Le scanner coronaire permet, après administration i.v. d’un produit de contraste, de visualiser et d’évaluer directement les coronaires et peut, avec une valeur prédictive négative élevée, exclure une coronaropathie chez les patients symptomatiques. Elle prend peu de temps et peut être réalisée avec une très faible dose de radiation. A l’avenir, le scanner coronaire va certainement gagner en importance.

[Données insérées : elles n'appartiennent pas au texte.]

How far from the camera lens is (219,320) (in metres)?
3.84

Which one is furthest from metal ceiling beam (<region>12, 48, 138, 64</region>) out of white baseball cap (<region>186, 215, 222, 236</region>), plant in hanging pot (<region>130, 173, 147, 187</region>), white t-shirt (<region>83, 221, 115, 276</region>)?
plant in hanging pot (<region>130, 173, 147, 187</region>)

Plusieurs méthodes d’imagerie cardiaque non invasives sont disponibles pour diagnostiquer une éventuelle maladie coronarienne (MC). Outre les tests fonctionnels tels que l’échocardiographie de stress, l’imagerie par résonance magnétique (IRM) de stress ou les méthodes de cardiologie nucléaire (tomographie par émission de photons uniques du myocarde [SPECT]; tomographie par émission de positrons du myocarde [PET], [1]), la tomodensitométrie (TDM) coronaire est une méthode établie dans la routine clinique en tant qu’examen anatomique non invasif [2]. Le scanner coronaire permet, après administration intraveineuse de produit de contraste, de visualiser et d’évaluer directement les coronaires et peut, avec une valeur prédictive négative élevée, exclure une coronaropathie chez les patients symptomatiques. L’examen prend peu de temps et, grâce aux progrès réalisés au cours des dernières décennies, il peut être effectué avec une très faible dose de radiation. Chez les patients asymptomatiques, le score calcique (basé sur un scanner cardiaque natif sans administration de produit de contraste) est un outil important de stratification du risque.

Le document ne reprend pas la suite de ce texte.